Le grand argentier du réseau Haqqani, faction talibane la plus menaçante en Afghanistan et inscrite sur la liste américaine des organisations terroristes, a été abattu par des hommes armés dans la banlieue de la capitale pakistanaise Islamabad, ont indiqué lundi des responsables.

Nasiruddin Haqqani, fils de Jalaluddin Haqqani, fondateur de cette puissante organisation qui combat les soldats de l'OTAN et les forces régulières en Afghanistan, a été tué dimanche soir devant une boulangerie de Bhara Kahu, en banlieue d'Islamabad, ont indiqué à l'AFP ces responsables.

«Sa dépouille a été transportée à Miranshah», capitale du Waziristan du Nord, zone tribale du Nord-ouest pakistanais qui sert de sanctuaire aux djihadistes de la région, a indiqué une source au sein des talibans afghans.

Que faisait dans les faubourgs d'Islamabad un homme dont le nom figure sur la liste noire américaine des personnalités terroristes?

«Il nous avait dit qu'il était vendeur de voitures», a déclaré à l'AFP Haji Naseer, un voisin. «Nous ne savions pas qu'un commandant aussi important vivait dans notre quartier avec sa famille», a-t-il ajouté, interloqué.

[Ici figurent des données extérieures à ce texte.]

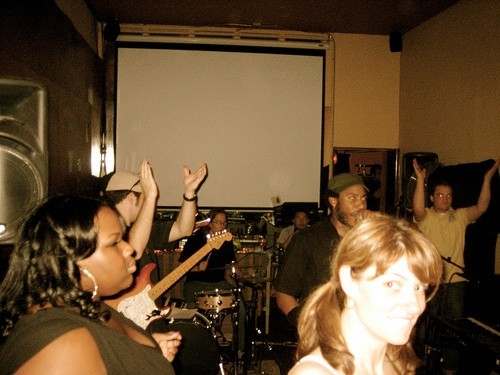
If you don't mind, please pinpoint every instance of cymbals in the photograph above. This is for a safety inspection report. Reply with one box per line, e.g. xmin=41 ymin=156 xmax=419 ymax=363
xmin=212 ymin=263 xmax=262 ymax=270
xmin=243 ymin=276 xmax=268 ymax=283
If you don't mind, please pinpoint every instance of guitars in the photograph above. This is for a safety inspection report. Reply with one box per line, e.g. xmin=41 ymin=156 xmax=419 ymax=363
xmin=104 ymin=228 xmax=233 ymax=330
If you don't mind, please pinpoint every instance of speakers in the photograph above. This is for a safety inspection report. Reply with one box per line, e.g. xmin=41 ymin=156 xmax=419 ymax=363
xmin=0 ymin=77 xmax=49 ymax=247
xmin=389 ymin=30 xmax=402 ymax=52
xmin=104 ymin=19 xmax=121 ymax=42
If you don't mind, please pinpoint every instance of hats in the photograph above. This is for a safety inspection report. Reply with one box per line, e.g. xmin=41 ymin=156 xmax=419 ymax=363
xmin=106 ymin=171 xmax=144 ymax=192
xmin=329 ymin=173 xmax=370 ymax=193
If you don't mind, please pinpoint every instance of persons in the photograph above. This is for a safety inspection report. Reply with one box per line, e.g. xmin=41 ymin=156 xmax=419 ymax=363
xmin=276 ymin=212 xmax=310 ymax=249
xmin=65 ymin=160 xmax=207 ymax=363
xmin=0 ymin=197 xmax=175 ymax=375
xmin=413 ymin=158 xmax=500 ymax=318
xmin=177 ymin=210 xmax=255 ymax=363
xmin=275 ymin=174 xmax=367 ymax=327
xmin=288 ymin=215 xmax=443 ymax=375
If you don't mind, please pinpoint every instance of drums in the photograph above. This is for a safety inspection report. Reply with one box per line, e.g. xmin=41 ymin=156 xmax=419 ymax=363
xmin=194 ymin=289 xmax=236 ymax=314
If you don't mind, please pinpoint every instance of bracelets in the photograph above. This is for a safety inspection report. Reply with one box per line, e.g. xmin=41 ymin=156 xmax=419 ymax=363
xmin=183 ymin=193 xmax=197 ymax=201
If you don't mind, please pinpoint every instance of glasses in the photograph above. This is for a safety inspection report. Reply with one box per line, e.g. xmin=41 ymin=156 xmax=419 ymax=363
xmin=213 ymin=220 xmax=227 ymax=225
xmin=435 ymin=194 xmax=452 ymax=198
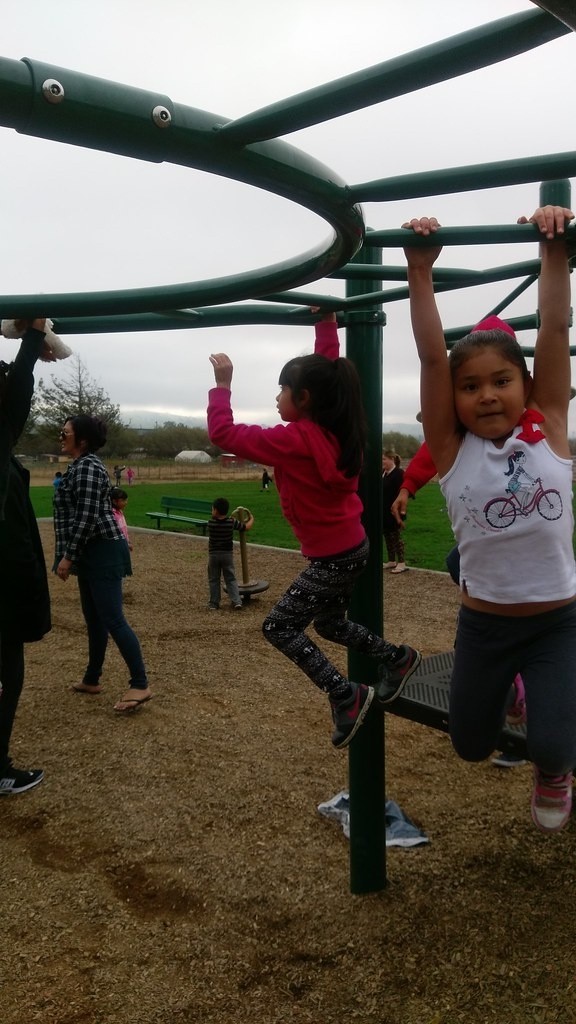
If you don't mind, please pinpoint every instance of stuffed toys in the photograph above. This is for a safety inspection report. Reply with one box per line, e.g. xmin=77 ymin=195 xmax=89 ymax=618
xmin=1 ymin=312 xmax=73 ymax=363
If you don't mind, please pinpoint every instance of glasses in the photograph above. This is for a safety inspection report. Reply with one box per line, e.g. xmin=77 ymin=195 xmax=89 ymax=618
xmin=59 ymin=430 xmax=76 ymax=437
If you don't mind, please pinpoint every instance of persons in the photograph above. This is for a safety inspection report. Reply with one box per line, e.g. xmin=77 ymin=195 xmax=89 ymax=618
xmin=51 ymin=414 xmax=152 ymax=711
xmin=0 ymin=318 xmax=54 ymax=799
xmin=400 ymin=205 xmax=576 ymax=833
xmin=382 ymin=449 xmax=409 ymax=573
xmin=260 ymin=468 xmax=270 ymax=493
xmin=206 ymin=305 xmax=422 ymax=748
xmin=208 ymin=498 xmax=255 ymax=610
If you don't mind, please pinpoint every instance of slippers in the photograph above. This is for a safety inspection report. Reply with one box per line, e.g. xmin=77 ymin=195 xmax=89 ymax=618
xmin=389 ymin=568 xmax=409 ymax=574
xmin=71 ymin=686 xmax=100 ymax=695
xmin=113 ymin=695 xmax=153 ymax=713
xmin=383 ymin=564 xmax=397 ymax=569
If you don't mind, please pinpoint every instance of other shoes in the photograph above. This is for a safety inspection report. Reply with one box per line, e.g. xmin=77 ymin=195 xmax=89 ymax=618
xmin=230 ymin=604 xmax=242 ymax=609
xmin=208 ymin=602 xmax=218 ymax=610
xmin=491 ymin=751 xmax=532 ymax=767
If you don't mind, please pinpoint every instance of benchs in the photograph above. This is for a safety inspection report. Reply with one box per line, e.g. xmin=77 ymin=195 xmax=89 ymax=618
xmin=145 ymin=496 xmax=214 ymax=537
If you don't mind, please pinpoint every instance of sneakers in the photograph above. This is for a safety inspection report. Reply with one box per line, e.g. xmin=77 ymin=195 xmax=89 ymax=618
xmin=328 ymin=681 xmax=375 ymax=749
xmin=374 ymin=644 xmax=422 ymax=705
xmin=0 ymin=763 xmax=44 ymax=796
xmin=530 ymin=764 xmax=575 ymax=835
xmin=505 ymin=672 xmax=527 ymax=724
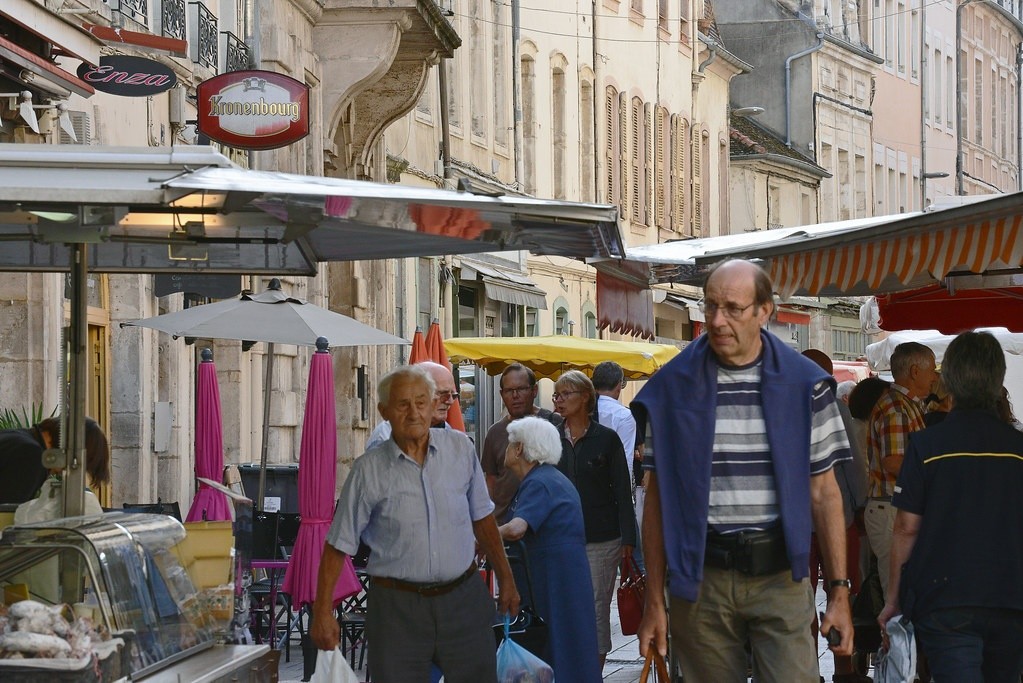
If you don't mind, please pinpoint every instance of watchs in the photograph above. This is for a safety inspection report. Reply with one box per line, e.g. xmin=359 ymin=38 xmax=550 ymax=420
xmin=826 ymin=579 xmax=852 ymax=591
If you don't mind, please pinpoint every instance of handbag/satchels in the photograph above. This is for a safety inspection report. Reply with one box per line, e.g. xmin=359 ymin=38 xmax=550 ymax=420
xmin=874 ymin=615 xmax=919 ymax=683
xmin=617 ymin=553 xmax=646 ymax=637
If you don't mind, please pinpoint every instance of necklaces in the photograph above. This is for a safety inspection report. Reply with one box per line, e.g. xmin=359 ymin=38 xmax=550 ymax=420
xmin=571 ymin=423 xmax=589 ymax=440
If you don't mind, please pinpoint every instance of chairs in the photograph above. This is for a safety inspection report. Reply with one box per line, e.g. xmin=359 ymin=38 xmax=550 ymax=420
xmin=124 ymin=501 xmax=369 ymax=683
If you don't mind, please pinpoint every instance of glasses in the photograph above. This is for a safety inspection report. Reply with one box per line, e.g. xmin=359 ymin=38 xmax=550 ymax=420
xmin=502 ymin=386 xmax=530 ymax=395
xmin=438 ymin=392 xmax=459 ymax=404
xmin=696 ymin=294 xmax=759 ymax=318
xmin=552 ymin=390 xmax=580 ymax=400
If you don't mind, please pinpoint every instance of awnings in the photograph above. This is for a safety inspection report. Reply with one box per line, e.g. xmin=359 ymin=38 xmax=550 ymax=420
xmin=460 ymin=260 xmax=547 ymax=310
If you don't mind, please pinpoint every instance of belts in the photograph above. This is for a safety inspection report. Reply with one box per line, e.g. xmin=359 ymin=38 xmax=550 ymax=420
xmin=371 ymin=560 xmax=479 ymax=594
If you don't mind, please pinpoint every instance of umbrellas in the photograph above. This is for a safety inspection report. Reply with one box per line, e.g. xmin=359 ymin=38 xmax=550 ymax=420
xmin=186 ymin=346 xmax=233 ymax=522
xmin=120 ymin=279 xmax=413 ymax=510
xmin=441 ymin=332 xmax=681 ymax=383
xmin=280 ymin=337 xmax=364 ymax=610
xmin=409 ymin=318 xmax=465 ymax=430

«J'étais assis dans ma boutique lorsque des hommes armés circulant à moto ont ouvert le feu sur un grand barbu qui achetait du pain», a confié Mohammad Faisal, un commerçant qui a assisté au meurtre d'un homme aussi nommé «Docteur Sahib» dans le bazar, expression locale témoignant une marque de respect.

Le réseau Haqqani est un groupe islamiste armé formé il y a 30 ans pour combattre l'envahisseur soviétique, aujourd'hui présent dans l'Est afghan, mais aussi de l'autre côté de la frontière pakistanaise, au Waziristan du Nord.

Les États-Unis tiennent le réseau Haqqani responsable de certaines des attaques les plus spectaculaires et meurtrières perpétrées en Afghanistan au cours de la dernière décennie, dont l'attentat contre la base militaire de Camp Chapman en 2009, au cours de laquelle sept agents de la CIA ont été tués.

Selon un rapport de l'académie militaire américaine de Westpoint, le réseau Haqqani s'apparente à une «mafia transnationale» ayant notamment investi dans le transport et la construction au Pakistan, en Afghanistan et dans le Golfe où, de surcroît, il récolte les dons pour ses opérations armées et son influent réseau d'écoles coraniques.

Or, Nasiruddin Haqqani est considéré comme le «chef des opérations financières» de cette organisation. «Il est, semble-t-il, la personne qui dirige les réseaux de trafic et qui touche les paiements en argent de grandes firmes de transport, de construction et de télécoms qui opèrent dans la zone d'influence des Haqqani», souligne le rapport de l'académie de Westpoint.

Divergences internes, complot américain?

«Il a été tué à Islamabad, près de sa maison, en raison de conflits internes», a souligné un responsable du renseignement afghan sous couvert de l'anonymat, sans préciser la nature de ces divergences présumées.

Les talibans pakistanais, frères d'armes de leurs homologues afghans, ont accusé les services de renseignements pakistanais d'avoir liquidé Nasiruddin Haqqani, en raison de sa proximité avec leur chef Hakimullah Mehsud, éliminé il y a dix jours par un drone américain.

«Il (Nasiruddin) a été tué en raison de son soutien à Hakimullah Mehsud. Il y a un accord entre les États-Unis et le Pakistan. Les États-Unis ont abattu Hakimullah et les Pakistanais Nasiruddin Haqqani», a déclaré à l'AFP Shahidullah Shahid, porte-parole des talibans pakistanais en lutte contre le pouvoir à Islamabad.

Le chef du réseau Haqqani, Jalaluddin, a passé le commandement effectif des forces de cette puissante branche des talibans à son fils, Sirajuddin, qui siège aujourd'hui à l'assemblée centrale (choura) des talibans afghans.

Ces derniers refusent l'offre de pourparlers de paix directs avec le président afghan Hamid Karzaï et s'opposent au maintien de forces étrangères en Afghanistan après le retrait des 87 000 soldats de l'OTAN prévu à la fin 2014.

Le gouvernement afghan a convoqué une Loya Jirga, grande assemblée réunissant les chefs de tribus du pays, afin de se prononcer sur un accord entre Kaboul et Washington encadrant la présence américaine dans le pays au terme de la mission de l'OTAN.

Les talibans «considéreront tous les participants (de cette assemblée) comme des traîtres et comme des cibles» si ce traité est approuvé, ont-ils menacé lundi.